EXERCISE: Retype every entry below exactly as it stands.

══ PROVIDED RECORDS

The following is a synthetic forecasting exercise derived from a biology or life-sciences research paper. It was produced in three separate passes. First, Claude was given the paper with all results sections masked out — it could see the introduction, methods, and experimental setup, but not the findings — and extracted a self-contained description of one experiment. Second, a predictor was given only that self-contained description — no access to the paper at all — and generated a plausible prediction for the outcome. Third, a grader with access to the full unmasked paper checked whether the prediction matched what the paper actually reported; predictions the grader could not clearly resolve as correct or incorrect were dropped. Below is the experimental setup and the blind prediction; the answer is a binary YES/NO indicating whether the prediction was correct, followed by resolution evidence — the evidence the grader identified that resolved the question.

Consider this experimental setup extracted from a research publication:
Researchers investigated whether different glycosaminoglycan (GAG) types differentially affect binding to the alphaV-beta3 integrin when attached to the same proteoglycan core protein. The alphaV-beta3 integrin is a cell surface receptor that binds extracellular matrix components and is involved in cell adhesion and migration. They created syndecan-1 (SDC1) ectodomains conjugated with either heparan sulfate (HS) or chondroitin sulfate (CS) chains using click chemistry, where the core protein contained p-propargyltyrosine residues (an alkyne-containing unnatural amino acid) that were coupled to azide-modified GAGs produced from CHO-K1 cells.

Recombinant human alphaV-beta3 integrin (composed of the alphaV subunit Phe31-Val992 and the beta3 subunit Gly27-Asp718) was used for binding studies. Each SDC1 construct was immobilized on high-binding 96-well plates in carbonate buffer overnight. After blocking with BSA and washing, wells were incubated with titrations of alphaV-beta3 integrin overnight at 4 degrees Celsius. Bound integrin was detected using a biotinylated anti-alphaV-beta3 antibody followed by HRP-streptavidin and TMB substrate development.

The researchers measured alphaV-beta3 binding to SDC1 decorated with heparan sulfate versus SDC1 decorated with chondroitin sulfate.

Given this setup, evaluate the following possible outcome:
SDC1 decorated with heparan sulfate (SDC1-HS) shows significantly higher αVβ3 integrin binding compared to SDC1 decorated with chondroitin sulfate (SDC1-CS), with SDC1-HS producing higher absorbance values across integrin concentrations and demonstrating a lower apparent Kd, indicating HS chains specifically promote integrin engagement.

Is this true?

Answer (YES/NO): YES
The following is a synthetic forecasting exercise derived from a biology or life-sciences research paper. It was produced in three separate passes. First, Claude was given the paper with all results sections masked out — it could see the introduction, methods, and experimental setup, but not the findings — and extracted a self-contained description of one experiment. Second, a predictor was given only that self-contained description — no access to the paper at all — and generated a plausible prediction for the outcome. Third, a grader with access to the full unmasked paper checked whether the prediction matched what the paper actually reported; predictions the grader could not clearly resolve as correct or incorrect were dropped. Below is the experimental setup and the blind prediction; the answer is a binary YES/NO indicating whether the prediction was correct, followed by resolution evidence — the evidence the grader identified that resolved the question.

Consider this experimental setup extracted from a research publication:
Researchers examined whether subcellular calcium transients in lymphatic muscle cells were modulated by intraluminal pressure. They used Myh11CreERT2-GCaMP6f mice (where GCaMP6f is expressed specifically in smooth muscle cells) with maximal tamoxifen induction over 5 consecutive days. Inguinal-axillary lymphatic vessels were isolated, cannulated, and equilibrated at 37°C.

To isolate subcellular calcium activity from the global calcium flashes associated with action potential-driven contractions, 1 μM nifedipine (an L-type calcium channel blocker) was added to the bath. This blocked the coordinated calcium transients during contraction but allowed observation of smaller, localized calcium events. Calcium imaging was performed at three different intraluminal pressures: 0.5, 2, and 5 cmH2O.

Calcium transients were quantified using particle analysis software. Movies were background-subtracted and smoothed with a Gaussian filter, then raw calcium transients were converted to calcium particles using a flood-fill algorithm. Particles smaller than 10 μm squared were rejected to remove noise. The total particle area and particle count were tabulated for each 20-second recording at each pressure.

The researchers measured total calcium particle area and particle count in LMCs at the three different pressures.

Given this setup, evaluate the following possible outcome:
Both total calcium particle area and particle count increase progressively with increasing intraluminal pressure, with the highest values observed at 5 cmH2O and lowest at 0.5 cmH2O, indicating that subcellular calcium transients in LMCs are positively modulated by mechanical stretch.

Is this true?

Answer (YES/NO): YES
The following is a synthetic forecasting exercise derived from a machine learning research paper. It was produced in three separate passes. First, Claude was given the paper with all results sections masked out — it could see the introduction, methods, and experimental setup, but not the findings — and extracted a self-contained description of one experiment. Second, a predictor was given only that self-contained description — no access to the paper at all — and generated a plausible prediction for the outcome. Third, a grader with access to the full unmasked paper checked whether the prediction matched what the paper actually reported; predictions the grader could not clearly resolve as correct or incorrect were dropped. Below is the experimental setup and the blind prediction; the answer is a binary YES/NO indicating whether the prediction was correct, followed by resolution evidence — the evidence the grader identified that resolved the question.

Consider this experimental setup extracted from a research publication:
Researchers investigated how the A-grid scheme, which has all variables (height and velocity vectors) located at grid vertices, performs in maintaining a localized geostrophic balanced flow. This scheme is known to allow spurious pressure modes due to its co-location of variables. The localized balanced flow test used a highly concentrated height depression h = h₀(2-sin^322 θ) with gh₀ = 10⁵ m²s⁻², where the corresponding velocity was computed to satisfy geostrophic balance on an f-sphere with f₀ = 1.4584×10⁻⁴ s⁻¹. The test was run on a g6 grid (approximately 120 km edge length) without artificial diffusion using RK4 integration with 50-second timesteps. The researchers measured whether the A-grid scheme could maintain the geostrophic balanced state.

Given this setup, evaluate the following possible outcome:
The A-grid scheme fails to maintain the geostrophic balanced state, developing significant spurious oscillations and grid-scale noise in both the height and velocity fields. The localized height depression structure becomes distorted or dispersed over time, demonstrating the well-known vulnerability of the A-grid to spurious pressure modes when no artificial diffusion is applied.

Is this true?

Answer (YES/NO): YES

════

TASK RESPONSE:
The following is a synthetic forecasting exercise derived from a biology or life-sciences research paper. It was produced in three separate passes. First, Claude was given the paper with all results sections masked out — it could see the introduction, methods, and experimental setup, but not the findings — and extracted a self-contained description of one experiment. Second, a predictor was given only that self-contained description — no access to the paper at all — and generated a plausible prediction for the outcome. Third, a grader with access to the full unmasked paper checked whether the prediction matched what the paper actually reported; predictions the grader could not clearly resolve as correct or incorrect were dropped. Below is the experimental setup and the blind prediction; the answer is a binary YES/NO indicating whether the prediction was correct, followed by resolution evidence — the evidence the grader identified that resolved the question.

Consider this experimental setup extracted from a research publication:
Researchers investigated whether different glycosaminoglycan (GAG) types differentially affect binding to the alphaV-beta3 integrin when attached to the same proteoglycan core protein. The alphaV-beta3 integrin is a cell surface receptor that binds extracellular matrix components and is involved in cell adhesion and migration. They created syndecan-1 (SDC1) ectodomains conjugated with either heparan sulfate (HS) or chondroitin sulfate (CS) chains using click chemistry, where the core protein contained p-propargyltyrosine residues (an alkyne-containing unnatural amino acid) that were coupled to azide-modified GAGs produced from CHO-K1 cells.

Recombinant human alphaV-beta3 integrin (composed of the alphaV subunit Phe31-Val992 and the beta3 subunit Gly27-Asp718) was used for binding studies. Each SDC1 construct was immobilized on high-binding 96-well plates in carbonate buffer overnight. After blocking with BSA and washing, wells were incubated with titrations of alphaV-beta3 integrin overnight at 4 degrees Celsius. Bound integrin was detected using a biotinylated anti-alphaV-beta3 antibody followed by HRP-streptavidin and TMB substrate development.

The researchers measured alphaV-beta3 binding to SDC1 decorated with heparan sulfate versus SDC1 decorated with chondroitin sulfate.

Given this setup, evaluate the following possible outcome:
SDC1 decorated with heparan sulfate (SDC1-HS) shows significantly higher αVβ3 integrin binding compared to SDC1 decorated with chondroitin sulfate (SDC1-CS), with SDC1-HS producing higher absorbance values across integrin concentrations and demonstrating a lower apparent Kd, indicating HS chains specifically promote integrin engagement.

Is this true?

Answer (YES/NO): YES
The following is a synthetic forecasting exercise derived from a biology or life-sciences research paper. It was produced in three separate passes. First, Claude was given the paper with all results sections masked out — it could see the introduction, methods, and experimental setup, but not the findings — and extracted a self-contained description of one experiment. Second, a predictor was given only that self-contained description — no access to the paper at all — and generated a plausible prediction for the outcome. Third, a grader with access to the full unmasked paper checked whether the prediction matched what the paper actually reported; predictions the grader could not clearly resolve as correct or incorrect were dropped. Below is the experimental setup and the blind prediction; the answer is a binary YES/NO indicating whether the prediction was correct, followed by resolution evidence — the evidence the grader identified that resolved the question.

Consider this experimental setup extracted from a research publication:
Researchers examined whether subcellular calcium transients in lymphatic muscle cells were modulated by intraluminal pressure. They used Myh11CreERT2-GCaMP6f mice (where GCaMP6f is expressed specifically in smooth muscle cells) with maximal tamoxifen induction over 5 consecutive days. Inguinal-axillary lymphatic vessels were isolated, cannulated, and equilibrated at 37°C.

To isolate subcellular calcium activity from the global calcium flashes associated with action potential-driven contractions, 1 μM nifedipine (an L-type calcium channel blocker) was added to the bath. This blocked the coordinated calcium transients during contraction but allowed observation of smaller, localized calcium events. Calcium imaging was performed at three different intraluminal pressures: 0.5, 2, and 5 cmH2O.

Calcium transients were quantified using particle analysis software. Movies were background-subtracted and smoothed with a Gaussian filter, then raw calcium transients were converted to calcium particles using a flood-fill algorithm. Particles smaller than 10 μm squared were rejected to remove noise. The total particle area and particle count were tabulated for each 20-second recording at each pressure.

The researchers measured total calcium particle area and particle count in LMCs at the three different pressures.

Given this setup, evaluate the following possible outcome:
Both total calcium particle area and particle count increase progressively with increasing intraluminal pressure, with the highest values observed at 5 cmH2O and lowest at 0.5 cmH2O, indicating that subcellular calcium transients in LMCs are positively modulated by mechanical stretch.

Is this true?

Answer (YES/NO): YES
The following is a synthetic forecasting exercise derived from a machine learning research paper. It was produced in three separate passes. First, Claude was given the paper with all results sections masked out — it could see the introduction, methods, and experimental setup, but not the findings — and extracted a self-contained description of one experiment. Second, a predictor was given only that self-contained description — no access to the paper at all — and generated a plausible prediction for the outcome. Third, a grader with access to the full unmasked paper checked whether the prediction matched what the paper actually reported; predictions the grader could not clearly resolve as correct or incorrect were dropped. Below is the experimental setup and the blind prediction; the answer is a binary YES/NO indicating whether the prediction was correct, followed by resolution evidence — the evidence the grader identified that resolved the question.

Consider this experimental setup extracted from a research publication:
Researchers investigated how the A-grid scheme, which has all variables (height and velocity vectors) located at grid vertices, performs in maintaining a localized geostrophic balanced flow. This scheme is known to allow spurious pressure modes due to its co-location of variables. The localized balanced flow test used a highly concentrated height depression h = h₀(2-sin^322 θ) with gh₀ = 10⁵ m²s⁻², where the corresponding velocity was computed to satisfy geostrophic balance on an f-sphere with f₀ = 1.4584×10⁻⁴ s⁻¹. The test was run on a g6 grid (approximately 120 km edge length) without artificial diffusion using RK4 integration with 50-second timesteps. The researchers measured whether the A-grid scheme could maintain the geostrophic balanced state.

Given this setup, evaluate the following possible outcome:
The A-grid scheme fails to maintain the geostrophic balanced state, developing significant spurious oscillations and grid-scale noise in both the height and velocity fields. The localized height depression structure becomes distorted or dispersed over time, demonstrating the well-known vulnerability of the A-grid to spurious pressure modes when no artificial diffusion is applied.

Is this true?

Answer (YES/NO): YES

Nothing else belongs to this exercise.